Until then my skull is buried in the quicksand of St. John, a new Felipe CD-R on Chicago label XDiedEnRouteY. There's a good N. Sylvester review of Shaggy Black that's a tad hep/cutesy for my tastes, but its overall point - that Felipe's work hems to no patterns and provides no graspable context - is right on, and applies equally to St. John. I've listened to this about 15 times in the past week and I still can never remember what just happened or predict what's about to. Shrieking noises divebomb over viola drones, test-tone whines pierce through percussive screams, video game samples get dipped in liquid nitrogen and shattered against sharp rocks of feedback. Everything happens fast and little gets repeated, yet a thick consistency coats each millisecond, as if Felipe's bloody hands are painting everything bright red.

Still, best thing about St. John is its weird mix of moods. A lot of it is actually kinda hilarious, with absurdist turns and cartoonish swings that feel like a laptop-era update on Raymond Scott's goofball innovations. Yet all this nervous aural activity has an eerie drama, in the same way that John Cage and David Tudor's Indeterminacy can inspire chills and laughs simultaneously. Ultimately St. John is a hyper-barrage of sound that rewards both focused attention and passive acceptance, and an early candidate for 2006's Top Whatever.

Watch out for more Felipe action to come, including the awesomely-titled Album Title Ideas on Rolax, and a contribution (alongside Giffoni, Ariel Pink, Keith Fullerton Whitman, etc) to a subscription 12" series on Melted Mailbox that looks beyond awesome.

mp3:
DINO FELIPE - "003" from St. John

Sunday, March 05, 2006

JESSICA RYLAN

Caught the Wolf Eyes / Pig Destroyer / Whitehouse tour last Weds at DC9 courtesy of the ever-mighty Clavius. The whole night was great, though I missed about 95% of Pig Destoyer due to getting schooled outside by Connelly and Olson (if a new society arose in which musical knowledge was political currency, Olson would be its only possible king). Best suprise was the unannounced opening set by Secret Diary, the duo of Jessica Rylan and Donna Parker. Been wanting to see Rylan for a while, and the duo's quick injection of voice stretching and sound dissecting went straight to my veins.

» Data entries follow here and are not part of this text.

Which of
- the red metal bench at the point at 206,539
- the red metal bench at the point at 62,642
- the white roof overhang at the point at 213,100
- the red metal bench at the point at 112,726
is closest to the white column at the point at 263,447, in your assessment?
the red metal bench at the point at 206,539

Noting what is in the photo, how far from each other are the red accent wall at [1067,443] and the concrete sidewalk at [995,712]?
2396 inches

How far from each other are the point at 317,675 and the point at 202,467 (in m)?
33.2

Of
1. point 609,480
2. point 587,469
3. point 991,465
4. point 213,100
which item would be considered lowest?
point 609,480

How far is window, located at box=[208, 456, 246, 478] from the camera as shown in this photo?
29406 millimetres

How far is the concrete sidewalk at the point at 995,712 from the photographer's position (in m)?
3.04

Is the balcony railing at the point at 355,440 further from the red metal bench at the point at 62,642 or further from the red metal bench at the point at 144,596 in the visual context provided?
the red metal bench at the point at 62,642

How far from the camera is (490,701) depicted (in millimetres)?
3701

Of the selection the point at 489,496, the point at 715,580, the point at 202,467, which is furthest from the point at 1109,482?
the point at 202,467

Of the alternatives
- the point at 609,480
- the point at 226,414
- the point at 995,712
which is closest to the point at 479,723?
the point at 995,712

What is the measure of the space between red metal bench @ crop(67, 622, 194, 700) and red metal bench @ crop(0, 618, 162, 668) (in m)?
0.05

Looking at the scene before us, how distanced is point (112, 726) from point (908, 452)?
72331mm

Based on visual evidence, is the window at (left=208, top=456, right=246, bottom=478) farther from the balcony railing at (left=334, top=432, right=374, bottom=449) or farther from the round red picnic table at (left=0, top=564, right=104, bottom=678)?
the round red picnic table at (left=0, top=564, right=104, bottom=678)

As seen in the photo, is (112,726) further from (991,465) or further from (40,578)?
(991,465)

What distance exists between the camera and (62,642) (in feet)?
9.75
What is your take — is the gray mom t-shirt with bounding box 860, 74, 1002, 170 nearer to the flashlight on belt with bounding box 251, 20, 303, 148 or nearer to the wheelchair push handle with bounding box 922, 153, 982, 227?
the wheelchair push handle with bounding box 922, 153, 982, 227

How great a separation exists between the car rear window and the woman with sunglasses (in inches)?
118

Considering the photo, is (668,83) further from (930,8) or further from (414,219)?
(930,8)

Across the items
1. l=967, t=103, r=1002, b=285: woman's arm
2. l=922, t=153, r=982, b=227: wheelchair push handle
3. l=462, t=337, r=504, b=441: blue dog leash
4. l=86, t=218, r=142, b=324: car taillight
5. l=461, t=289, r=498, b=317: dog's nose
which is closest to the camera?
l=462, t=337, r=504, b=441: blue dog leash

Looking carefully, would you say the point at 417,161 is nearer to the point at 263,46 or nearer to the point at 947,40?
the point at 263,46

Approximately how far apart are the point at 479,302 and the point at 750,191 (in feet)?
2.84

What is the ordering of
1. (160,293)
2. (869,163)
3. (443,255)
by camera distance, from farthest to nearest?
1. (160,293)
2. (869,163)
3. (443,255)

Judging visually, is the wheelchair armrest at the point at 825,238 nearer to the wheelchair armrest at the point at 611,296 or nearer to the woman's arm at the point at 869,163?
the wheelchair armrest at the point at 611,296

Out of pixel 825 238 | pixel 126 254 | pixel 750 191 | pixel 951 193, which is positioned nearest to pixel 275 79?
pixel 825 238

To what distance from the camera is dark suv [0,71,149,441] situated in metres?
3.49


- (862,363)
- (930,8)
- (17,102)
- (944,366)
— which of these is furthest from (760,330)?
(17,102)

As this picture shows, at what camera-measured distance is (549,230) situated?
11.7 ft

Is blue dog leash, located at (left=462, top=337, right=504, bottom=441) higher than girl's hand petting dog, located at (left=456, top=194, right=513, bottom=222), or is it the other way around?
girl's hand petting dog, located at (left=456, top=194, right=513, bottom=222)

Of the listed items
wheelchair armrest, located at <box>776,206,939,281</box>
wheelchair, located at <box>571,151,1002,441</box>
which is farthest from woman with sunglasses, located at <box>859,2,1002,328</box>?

Talked to Rylan afterwards (who told me Secret Diary had been drafted into Pig Destroyer for the next night's show, despite never having heard each other until the D.C. gig) and bought two 20-minute cassettes from her, Long Slow Changes on Far Gone, and Wiped Away on Durable Stimuli. Both are great, and pretty different. The former has two ambient side-long pieces: one offers eerie waves of oscillating tone that curve hypnotically, somehow reminding me of the undulating sections in Jim O'Rourke's underrated I'm Happy, and I'm Singing, and a 1, 2, 3, 4, while the other is a robotic loop that retreats and jumps forward in unpredicatble spurts created by Rylan's volume and tone manipulations. I like how Rylan isolates and varies the loop rather than burying it under other noises or blurring it into oblivion.

The newer Wiped Away holds five pieces of more aggressive but still subtle noise. Lots of tactile, granulated sound on this one, with small, pebbly noises piled up into masses. Unlike on Long Slow Changes, Rylan's voice is a noise-source here, and it's always amazing. On one cut there's a cycle of squawking chirps and distended screams that sound like Yamatanka Eye if his vocal chords were stretched on a rack into infinity.

Best thing about Rylan's work is the way her noises become mini-themes, revisited and revised in patterns that require multiple listens. Maybe it's cause I've watched it a bunch lately, but I feel like the vibe of my favorite Kenneth Anger film, Invocation of My Demon Brother, is caught in the track linked below. There's an obvious resemblance to the engine-rev noise of Mick Jagger's amazing moog soundtrack, but there's a deeper connection: Anger's film uses a dense series of visual patterns to build a trance ritual, and whether or not Rylan intended it, the effect of her brain-freezing music is definitely the same.